Звон в ушах усилился. К нему примешался ровный звук падающих на листья капель. Привыкшие к сумраку глаза различили подвешенный за ноги к ветвям труп. Бируте почудилось, что это Мария. Чтобы убедиться, что ошибается, она подошла, но чем сильнее всматривалась, тем яснее понимала, что не ошиблась. На шее девушки осталась удавка, меж ребер зияли глубокие раны. Большие глаза были широко раскрыты. Теплая капля упала на лицо Судиславы.
– Постарайся провести первые дни этой жизни, как младенец, – сказал Криве, – не думай. Чувствуй, слушай, смотри…
«Чувствуй, слушай, смотри…» – снова и снова, подобно навязчивому эху, звучали слова старого вайделота в голове новой служительницы. В тот вечер Судислава ужинала в большом доме с другими девушками. Там был земляной пол и горел очаг посередине. Старая толстая женщина в черной одежде указала ей ее место. Почти все, кроме старухи, были молоды и одеты в белые платья. Но никто не заговорил с новой девушкой и не посмотрел на нее. Они вообще мало разговаривали.

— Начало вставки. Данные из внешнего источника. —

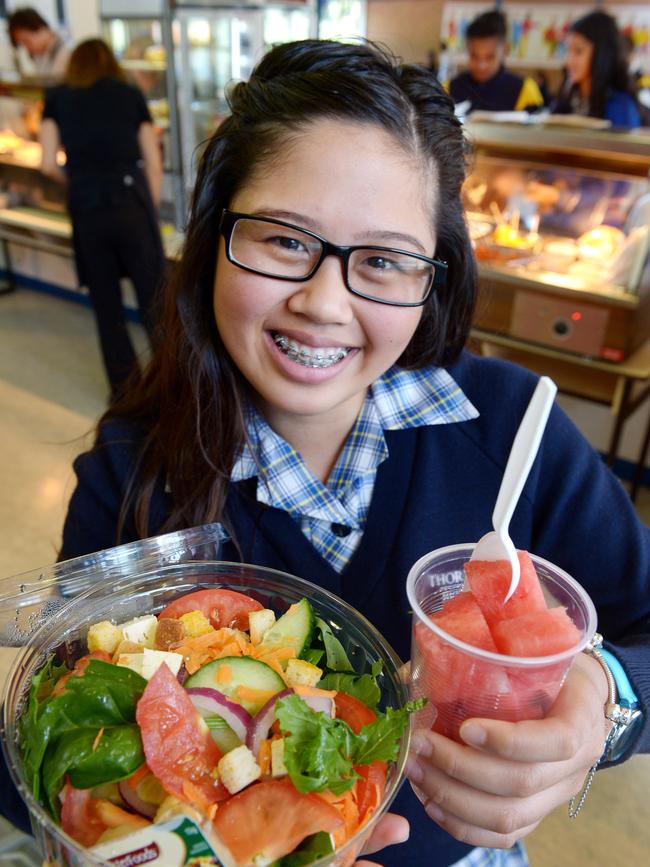 Thornbury High School is one of only two in Melbourne to get a Nutrition Australia tick of approval for it's canteen. Year 12 school captain Michelle Lopez with a healthy serve of food from the canteen. Picture: Steve Tanner.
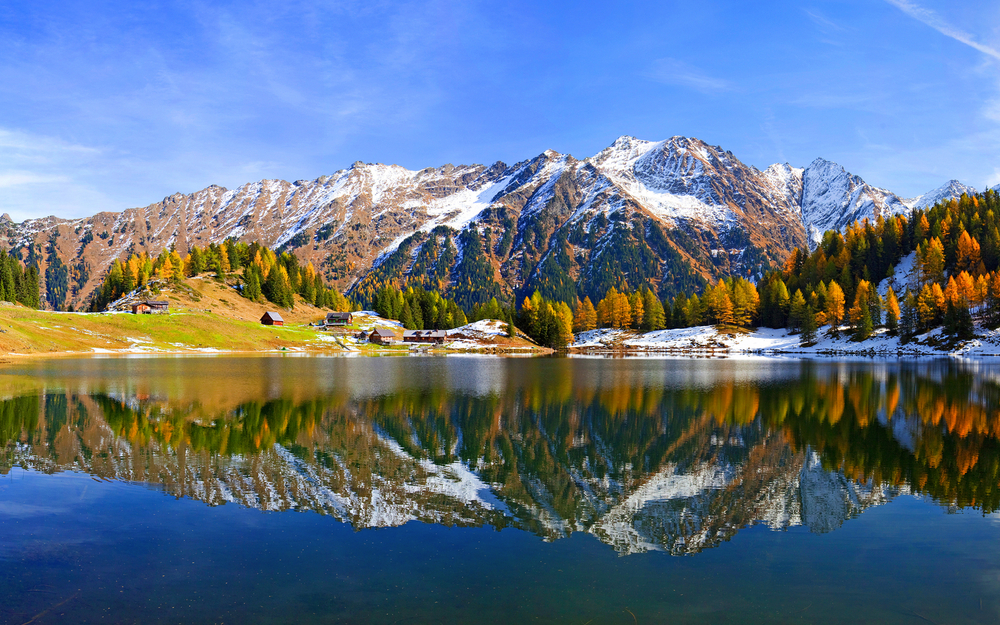 Bergsee mit herbstlichen Bäumen und schneebedeckten Bergen im Hintergrund
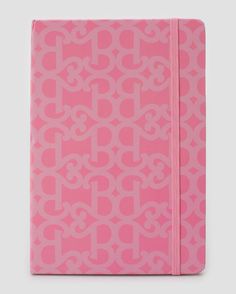 a pink notebook with monogramed letters on the front and bottom, in bright pink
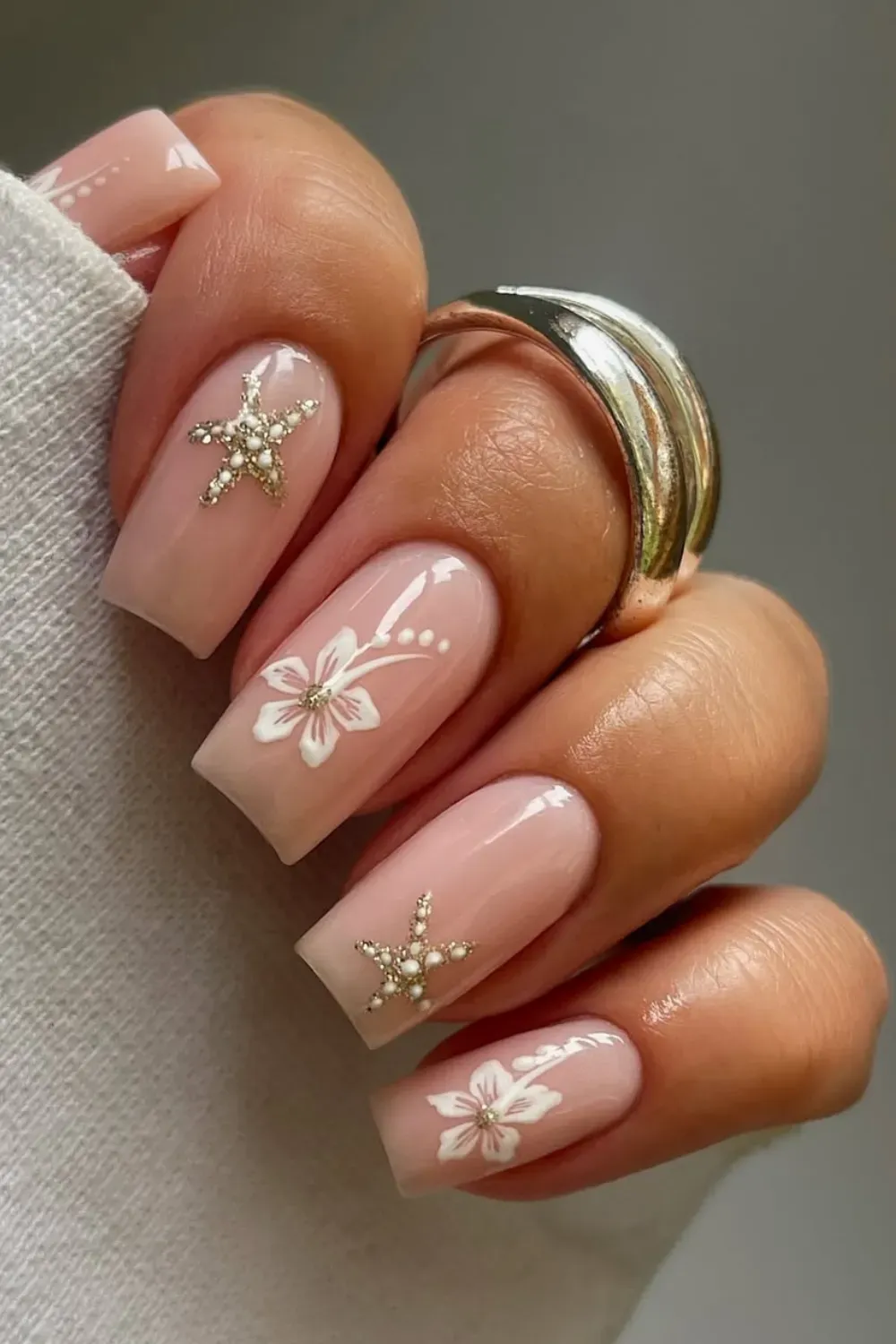 Classy nude nails adorned with gold starfish details for a refined beach-inspired look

Вернувшись в свою избушку, Судислава упала на лежанку и забилась в угол. Рука отрешенно потянулась к груди – туда, где раньше висел нательный крестик. Пальцы дотронулись и скользнули по гладкой коже. Она вспомнила деда, но долго не могла припомнить, где он теперь и как она сама очутилась здесь. Она уже не плакала и вообще не испытывала сильных чувств. Холодное мертвенное безразличие наполнило ее изнутри. Она не думала ни о чем, невольно последовав совету Криве, потому что иначе сошла бы с ума. Если бы в эту ночь за ней пришли, чтобы принести в жертву, вряд ли эти люди испили бы из ее опустошенной души столько страха, сколько им хотелось бы.
Перед рассветом она проснулась, услышав чей-то вскрик. Но потом опять уснула. Ей снилось, будто они плывут на ладьях по реке и останавливаются у берега. Из лесу выходят люди с черными лицами и черными щитами, нападают на них и начинают убивать. Она прыгает с корабля в воду, потом убегает по лесу, но кто-то ее преследует. Ноги обмякают и не слушаются. Она прячется в зарослях, затаив дыхание, но этот кто-то совсем близко. Он чувствует, где она и тянет к ней руку…
Судислава проснулась от того, что чья-то цепкая рука тормошила ее. Она открыла глаза, увидела черные одежды и вскрикнула. Это была старуха в черной одежде.
– Теперь ты будешь смотреть за змеями, живущими в дупле бога Патримпа, – сказала старуха, – будешь доить козу и носить змеям молоко[107].
Подоив козу, Судислава поставила глиняный горшочек на плашку под дубом и постучала, как ей велели, палкой по дереву. Из дупла одна за другой выползли крупные змеи, каких она никогда раньше не видела. Прежде чем они достигли земли и поползли по шуршащему лиственному ковру к молоку, Судислава убежала. То же самое повторилось во второй день и в третий. Подойти к дубу, забрать горшочек, подоить козу, вернуться к дереву, постучать по стволу – это было страшно, но нетрудно. Остальное время Судислава была предоставлена сама себе. Она могла ходить по святилищу – чувствовать, слушать, смотреть – никто не трогал и не мешал ей.